If you’re faced with the question of contract formation in your legal dealings, take the following three steps to find the obligation in the parties’ interaction:

  1. Look for a bargained-for contract — an exchange that has the three essential elements of offer, acceptance, and consideration.

  2. Look for a claim based on reliance (also known as promissory estoppel), meaning that one party reasonably changed his position due to the other party’s promise and lost something as a result.

  3. Look for a claim based on restitution, meaning that one party conferred a benefit on another without intending it as a gift or forcing it on the other party.

If you find at least one of these elements, you’re looking at an enforceable obligation.

Determining Whether a Transaction Is within the Statute of Frauds

To determine whether a transaction is within the statute of frauds and therefore must be evidenced by a writing, check whether the transaction is any of the following:

  • An agreement concerning real estate

  • An agreement to rent real property for longer than a year

  • An agreement that by its terms can’t be performed within a year from the making

  • An agreement to answer for the duty of another

  • An agreement for the sale of goods for $500 or more

If an agreement is within the statute, look for evidence of a writing signed by the person against whom enforcement is sought. If you don’t find a sufficient writing, look for an exception to the statute.

Extrinsic Evidence: Grasping the Parol Evidence Rule

Parol evidence is evidence of terms or understandings extrinsic to (not included in) a written contract. Courts follow the parol evidence rule to determine whether the evidence is admissible. Here’s the rule itself:

Once the parties have reduced their agreement to a writing that they intend to contain the final and complete statement of their agreement, then evidence of terms that would supplement or contradict it are not admissible.

And here’s how to apply the rule:

  1. Determine whether the parties intended the writing to be final.

    If yes, evidence may be offered to supplement the writing but not to contradict it. If no, evidence may be offered to supplement or contradict the writing.

  2. Determine whether the parties intended the writing to be complete as well as final.

    If yes, evidence may not be offered to contradict or supplement the writing. If no, evidence may be offered to supplement the writing but not to contradict it.

Limitations to Damages from Breach of Contract

The plaintiff in a breach of contract case faces an uphill battle in proving the case. Any damages the court awards are limited by the following considerations:

  • Causation: The plaintiff must prove that the breach caused the loss.

  • Certainty: The plaintiff must prove the amount of damages to a reasonable certainty.

  • Foreseeability (the Hadley rule): The plaintiff can recover only the losses that the defendant, at the time the parties made the contract, would reasonably have known would result from the breach.

  • Mitigation: The plaintiff must make reasonable efforts to minimize the cost of the breach.

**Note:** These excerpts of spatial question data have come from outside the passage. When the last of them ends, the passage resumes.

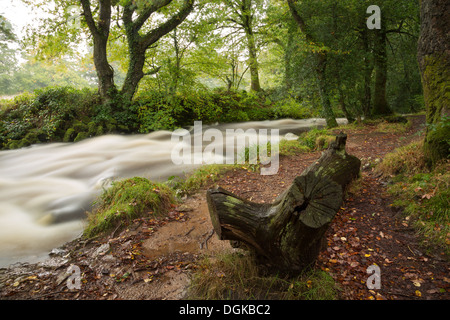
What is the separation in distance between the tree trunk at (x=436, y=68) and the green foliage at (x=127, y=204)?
16.4 feet

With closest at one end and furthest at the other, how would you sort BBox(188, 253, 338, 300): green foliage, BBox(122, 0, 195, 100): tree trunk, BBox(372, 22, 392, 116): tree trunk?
1. BBox(188, 253, 338, 300): green foliage
2. BBox(372, 22, 392, 116): tree trunk
3. BBox(122, 0, 195, 100): tree trunk

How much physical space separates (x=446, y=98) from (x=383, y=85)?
8.33 metres

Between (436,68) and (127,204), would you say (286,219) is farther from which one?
(436,68)

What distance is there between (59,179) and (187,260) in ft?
17.5

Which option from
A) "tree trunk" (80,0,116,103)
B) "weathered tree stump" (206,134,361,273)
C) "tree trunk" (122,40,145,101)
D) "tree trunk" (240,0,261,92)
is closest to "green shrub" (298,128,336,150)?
"weathered tree stump" (206,134,361,273)

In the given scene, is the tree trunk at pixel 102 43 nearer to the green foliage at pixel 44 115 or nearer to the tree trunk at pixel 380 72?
the green foliage at pixel 44 115

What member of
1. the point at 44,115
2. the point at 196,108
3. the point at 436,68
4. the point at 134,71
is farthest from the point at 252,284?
the point at 44,115

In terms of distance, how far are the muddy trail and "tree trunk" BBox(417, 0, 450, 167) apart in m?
1.11

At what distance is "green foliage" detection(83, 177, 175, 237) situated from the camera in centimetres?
439

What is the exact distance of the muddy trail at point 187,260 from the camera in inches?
108

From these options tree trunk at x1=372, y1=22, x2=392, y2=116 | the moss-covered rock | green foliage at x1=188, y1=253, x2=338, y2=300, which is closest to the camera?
green foliage at x1=188, y1=253, x2=338, y2=300

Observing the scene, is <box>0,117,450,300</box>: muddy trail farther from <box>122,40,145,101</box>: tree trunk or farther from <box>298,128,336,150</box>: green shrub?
<box>122,40,145,101</box>: tree trunk

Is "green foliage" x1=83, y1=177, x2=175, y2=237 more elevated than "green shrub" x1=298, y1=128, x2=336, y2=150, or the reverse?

Checking for Contract Conditions

In contract law, a condition is an event that must occur before some performance is due. Parties may claim that they aren’t in breach of contract because the condition that had to occur before they had to perform hasn’t occurred. A condition can be express or implied:

  • Express: An express condition, which usually uses words like if, is stated in the contract.

  • Implied: An implied condition is found by the court. The most common implied condition is the performance of a party. Thus, a party may claim that it doesn’t have to perform because the other party didn’t perform.